Учительница оживилась, начала, как показалось Паше, выделять его среди других, да и товарищи стали смотреть на него с уважением.

Паша расцвёл и цвёл до самой весны, пока они всем классом не отправились в ботанический сад. Тут оказалось, что Валька Гришин, мальчик совершенно незаметный, как определил его Паша в разговоре с отцом, знает наперечёт все растения и о каждом может много сообщить интересного. Паша рассердился, решил доказать, что он тоже не лыком шит, но спутал дуб с клёном, а берёзу с осиной и на некоторое время стал известен в классе под звучным, но малопочётным прозвищем «Осиновый дуб».

Когда он в следующий раз начал рассказывать про свой гербарий, Наталья Александровна, сухо его оборвав, сказала, что когда он принесёт гербарий, тогда и будет время о нём поговорить.

Вскоре после этого класс отправился на экскурсию на завод, Паша заранее рассказал всем, что его отец – крупный инженер, постоянно водит его по цехам и всё ему объясняет. Поэтому завод для него – дело знакомое, идти ему неинтересно и идёт он просто, чтобы не обидеть товарищей.

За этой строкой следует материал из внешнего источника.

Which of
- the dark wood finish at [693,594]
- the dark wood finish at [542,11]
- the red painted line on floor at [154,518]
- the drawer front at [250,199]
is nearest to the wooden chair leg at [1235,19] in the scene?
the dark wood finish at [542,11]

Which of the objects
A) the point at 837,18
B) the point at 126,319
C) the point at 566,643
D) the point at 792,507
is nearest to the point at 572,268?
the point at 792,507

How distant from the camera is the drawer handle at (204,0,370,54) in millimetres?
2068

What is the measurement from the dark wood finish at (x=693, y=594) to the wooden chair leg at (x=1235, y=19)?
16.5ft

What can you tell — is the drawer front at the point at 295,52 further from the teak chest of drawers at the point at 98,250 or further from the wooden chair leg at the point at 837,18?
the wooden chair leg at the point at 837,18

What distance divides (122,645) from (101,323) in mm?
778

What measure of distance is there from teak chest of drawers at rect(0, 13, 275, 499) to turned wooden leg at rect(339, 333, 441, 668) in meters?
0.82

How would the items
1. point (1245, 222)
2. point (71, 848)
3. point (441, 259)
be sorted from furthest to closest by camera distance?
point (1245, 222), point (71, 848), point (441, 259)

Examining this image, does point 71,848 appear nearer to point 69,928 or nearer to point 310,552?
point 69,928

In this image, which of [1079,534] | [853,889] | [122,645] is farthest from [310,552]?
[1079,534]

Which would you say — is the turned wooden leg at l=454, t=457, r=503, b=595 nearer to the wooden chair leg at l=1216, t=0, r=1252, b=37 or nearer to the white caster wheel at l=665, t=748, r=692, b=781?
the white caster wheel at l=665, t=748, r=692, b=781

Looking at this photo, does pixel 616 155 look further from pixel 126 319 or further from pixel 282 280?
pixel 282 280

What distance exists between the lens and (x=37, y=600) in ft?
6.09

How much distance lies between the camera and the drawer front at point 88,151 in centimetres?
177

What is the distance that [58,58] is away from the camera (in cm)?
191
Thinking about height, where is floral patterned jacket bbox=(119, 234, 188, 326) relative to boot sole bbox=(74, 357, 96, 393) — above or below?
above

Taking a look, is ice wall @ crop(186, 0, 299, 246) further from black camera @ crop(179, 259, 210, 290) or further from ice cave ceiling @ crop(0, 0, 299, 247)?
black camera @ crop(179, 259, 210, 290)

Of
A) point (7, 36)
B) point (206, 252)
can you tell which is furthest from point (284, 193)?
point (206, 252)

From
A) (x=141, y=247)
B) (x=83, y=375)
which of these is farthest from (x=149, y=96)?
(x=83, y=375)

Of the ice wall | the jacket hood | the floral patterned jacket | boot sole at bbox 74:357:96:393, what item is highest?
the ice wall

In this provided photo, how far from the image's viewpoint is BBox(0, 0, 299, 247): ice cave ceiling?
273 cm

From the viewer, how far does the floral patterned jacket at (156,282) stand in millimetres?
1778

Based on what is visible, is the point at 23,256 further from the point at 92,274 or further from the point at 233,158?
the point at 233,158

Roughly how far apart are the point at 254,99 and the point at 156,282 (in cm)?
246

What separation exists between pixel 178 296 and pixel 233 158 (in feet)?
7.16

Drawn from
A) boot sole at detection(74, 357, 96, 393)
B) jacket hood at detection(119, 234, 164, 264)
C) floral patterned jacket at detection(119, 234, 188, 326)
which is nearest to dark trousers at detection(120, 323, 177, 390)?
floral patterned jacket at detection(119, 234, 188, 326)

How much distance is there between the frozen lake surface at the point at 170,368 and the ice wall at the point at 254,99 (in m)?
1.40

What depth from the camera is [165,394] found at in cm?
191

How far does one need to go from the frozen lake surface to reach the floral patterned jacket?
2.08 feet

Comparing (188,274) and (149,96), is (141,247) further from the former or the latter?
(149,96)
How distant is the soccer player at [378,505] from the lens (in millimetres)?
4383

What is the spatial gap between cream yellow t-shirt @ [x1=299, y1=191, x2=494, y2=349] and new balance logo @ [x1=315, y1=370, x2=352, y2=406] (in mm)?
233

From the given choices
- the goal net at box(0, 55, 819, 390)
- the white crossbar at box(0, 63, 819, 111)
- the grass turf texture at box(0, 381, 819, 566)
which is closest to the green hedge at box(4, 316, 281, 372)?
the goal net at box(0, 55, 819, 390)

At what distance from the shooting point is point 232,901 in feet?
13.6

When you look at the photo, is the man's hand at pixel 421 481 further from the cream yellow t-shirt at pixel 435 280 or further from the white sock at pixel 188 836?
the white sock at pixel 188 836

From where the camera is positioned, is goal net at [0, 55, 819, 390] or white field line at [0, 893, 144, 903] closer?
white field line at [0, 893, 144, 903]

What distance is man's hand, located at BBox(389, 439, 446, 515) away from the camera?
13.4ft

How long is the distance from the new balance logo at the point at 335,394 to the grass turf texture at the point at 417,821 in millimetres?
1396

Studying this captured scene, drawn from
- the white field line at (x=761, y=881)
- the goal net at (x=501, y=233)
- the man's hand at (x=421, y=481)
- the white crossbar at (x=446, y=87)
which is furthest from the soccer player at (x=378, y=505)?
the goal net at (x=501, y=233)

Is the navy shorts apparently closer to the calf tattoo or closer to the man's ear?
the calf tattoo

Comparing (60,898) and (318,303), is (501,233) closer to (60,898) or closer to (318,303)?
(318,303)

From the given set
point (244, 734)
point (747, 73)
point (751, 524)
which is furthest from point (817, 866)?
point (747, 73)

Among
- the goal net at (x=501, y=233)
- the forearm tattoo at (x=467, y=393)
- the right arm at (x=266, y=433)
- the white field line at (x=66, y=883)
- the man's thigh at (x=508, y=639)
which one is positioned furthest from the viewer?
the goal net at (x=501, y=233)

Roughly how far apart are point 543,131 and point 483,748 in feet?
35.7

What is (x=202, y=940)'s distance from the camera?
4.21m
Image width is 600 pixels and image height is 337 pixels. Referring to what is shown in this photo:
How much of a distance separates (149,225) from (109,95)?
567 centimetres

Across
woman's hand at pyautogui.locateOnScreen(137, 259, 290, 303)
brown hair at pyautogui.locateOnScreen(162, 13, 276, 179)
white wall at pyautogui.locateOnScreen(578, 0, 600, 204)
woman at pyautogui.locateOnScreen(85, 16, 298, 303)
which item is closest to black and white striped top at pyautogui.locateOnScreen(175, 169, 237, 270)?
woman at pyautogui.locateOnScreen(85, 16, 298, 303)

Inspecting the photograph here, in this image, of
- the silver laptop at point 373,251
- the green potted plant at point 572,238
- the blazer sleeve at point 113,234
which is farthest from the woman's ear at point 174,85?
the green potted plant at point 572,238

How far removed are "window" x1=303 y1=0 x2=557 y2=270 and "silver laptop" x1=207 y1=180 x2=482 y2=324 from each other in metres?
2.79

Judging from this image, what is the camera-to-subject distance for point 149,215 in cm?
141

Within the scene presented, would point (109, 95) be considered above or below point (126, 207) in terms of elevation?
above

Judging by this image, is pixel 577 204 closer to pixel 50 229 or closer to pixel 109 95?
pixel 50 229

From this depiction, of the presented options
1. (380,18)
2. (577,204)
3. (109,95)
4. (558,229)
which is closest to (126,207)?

После этого ему бы на заводе помалкивать и стоять в стороне со скучающим видом, но он, словно кто-то его за язык тянул, влез в разговор, спутал гайку со шпинделем и приобрёл славу хвастуна и врунишки.

И опять заслужил всеобщее одобрение незаметный, как Паше казалось, «серый» Алик Бусыгин. Он задавал мастеру толковые вопросы, и мастер с ним обстоятельно и серьёзно беседовал. Если бы Паша был глуп, он продолжал бы хвастать и врать и репутация его погибла бы окончательно. Но он был не глуп и раз навсегда понял: врать можно только в том случае, когда ты уверен, что тебя не поймают.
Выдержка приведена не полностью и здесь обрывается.